Gendron n’a pas voulu s’attaquer à la période qui commence en 1960, estimant qu’il lui aurait fallu scruter la documentation pertinente de façon approfondie, comme il l’a fait pour la tranche chronologique 1841-1960. On peut penser cependant qu’il partage l’analyse de Robert Dubuc dont il reproduit un texte de 2001 portant sur la norme à Radio-Canada (Appendice B, p. 251-254). Dubuc observe que, depuis le début des années 1990, « la norme de référence s’est distendue : on perd de plus en plus le sens des niveaux de langue, le populaire et le familier s’infiltrent dans des situations de communication à caractère officiel. […] En somme, de plus en plus, Radio-Canada, imitée en cela par tous les médias, au lieu de fournir un modèle de langue à son public, se contente de lui présenter un miroir de ses façons de s’exprimer ». On ne peut sans doute pas demander à Jean-Denis Gendron de faire un effort supplémentaire pour nous expliquer ce qui s’est passé depuis le début de la Révolution tranquille concernant la norme de la prononciation québécoise.
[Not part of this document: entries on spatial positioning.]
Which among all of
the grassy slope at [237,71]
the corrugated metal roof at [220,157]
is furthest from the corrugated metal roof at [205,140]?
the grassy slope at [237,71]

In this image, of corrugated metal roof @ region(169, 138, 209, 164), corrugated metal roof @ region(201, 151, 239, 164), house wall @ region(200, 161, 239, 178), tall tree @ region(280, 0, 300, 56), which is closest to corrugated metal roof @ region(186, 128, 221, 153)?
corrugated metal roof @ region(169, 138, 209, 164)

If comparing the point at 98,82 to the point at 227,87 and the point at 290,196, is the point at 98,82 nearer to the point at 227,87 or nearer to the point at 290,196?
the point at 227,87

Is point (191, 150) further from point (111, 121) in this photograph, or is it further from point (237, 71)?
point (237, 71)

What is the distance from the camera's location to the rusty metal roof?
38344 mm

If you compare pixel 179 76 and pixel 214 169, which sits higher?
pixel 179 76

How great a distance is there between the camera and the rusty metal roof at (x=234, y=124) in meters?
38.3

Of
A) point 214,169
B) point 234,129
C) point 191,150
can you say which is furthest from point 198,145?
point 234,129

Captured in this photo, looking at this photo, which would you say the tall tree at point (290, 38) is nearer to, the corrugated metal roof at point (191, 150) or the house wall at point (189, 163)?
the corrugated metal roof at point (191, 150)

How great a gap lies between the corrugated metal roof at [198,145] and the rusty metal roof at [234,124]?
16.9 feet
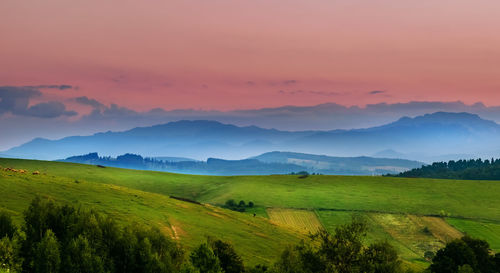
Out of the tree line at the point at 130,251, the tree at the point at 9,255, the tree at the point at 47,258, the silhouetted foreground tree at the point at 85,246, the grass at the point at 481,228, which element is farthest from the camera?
the grass at the point at 481,228

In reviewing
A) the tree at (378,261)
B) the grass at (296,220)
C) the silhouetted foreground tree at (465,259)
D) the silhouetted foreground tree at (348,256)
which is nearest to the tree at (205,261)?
the silhouetted foreground tree at (348,256)

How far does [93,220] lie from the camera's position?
86.8m

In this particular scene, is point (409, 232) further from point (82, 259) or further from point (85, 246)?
point (82, 259)

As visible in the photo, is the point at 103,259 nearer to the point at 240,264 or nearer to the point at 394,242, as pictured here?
the point at 240,264

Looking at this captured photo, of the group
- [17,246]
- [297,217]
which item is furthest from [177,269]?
[297,217]

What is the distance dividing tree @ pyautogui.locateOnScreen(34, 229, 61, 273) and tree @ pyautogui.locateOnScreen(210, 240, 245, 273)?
32152 mm

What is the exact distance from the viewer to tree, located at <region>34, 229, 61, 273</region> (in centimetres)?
→ 7106

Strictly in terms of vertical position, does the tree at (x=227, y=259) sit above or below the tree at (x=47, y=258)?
below

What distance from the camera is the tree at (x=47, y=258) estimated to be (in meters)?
71.1

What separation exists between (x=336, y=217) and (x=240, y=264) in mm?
111994

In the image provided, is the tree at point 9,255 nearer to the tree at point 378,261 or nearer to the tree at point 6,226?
the tree at point 6,226

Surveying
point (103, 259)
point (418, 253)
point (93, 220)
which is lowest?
point (418, 253)

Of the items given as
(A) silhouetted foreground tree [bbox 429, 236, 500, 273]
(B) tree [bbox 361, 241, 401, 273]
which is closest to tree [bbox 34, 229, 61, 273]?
(B) tree [bbox 361, 241, 401, 273]

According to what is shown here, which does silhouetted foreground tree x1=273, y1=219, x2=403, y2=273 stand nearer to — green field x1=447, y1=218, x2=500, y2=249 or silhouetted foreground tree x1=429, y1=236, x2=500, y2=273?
silhouetted foreground tree x1=429, y1=236, x2=500, y2=273
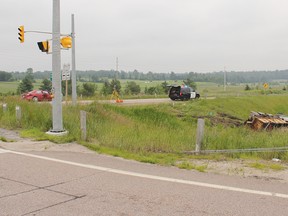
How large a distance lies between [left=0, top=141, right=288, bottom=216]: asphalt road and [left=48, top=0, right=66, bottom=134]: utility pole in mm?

L’examen de cette question devra cependant être fait. Il permettrait de jeter un éclairage sur la place qu’occupe la qualité de la prononciation dans l’échelle des valeurs de la société québécoise.

L’étude que vient de publier Jean-Denis Gendron est une pièce maîtresse dans le domaine de la phonétique québécoise. Pour la connaissance des origines et de l’évolution de la prononciation, elle est comparable à celle que Marcel Juneau a fait paraître en 1972 (Contribution à l’histoire de la prononciation française au Québec). Il faut féliciter l’auteur pour sa détermination à mener à terme l’ambitieuse recherche qu’il s’était assignée en préparant sa thèse, soutenue il y a près de soixante ans.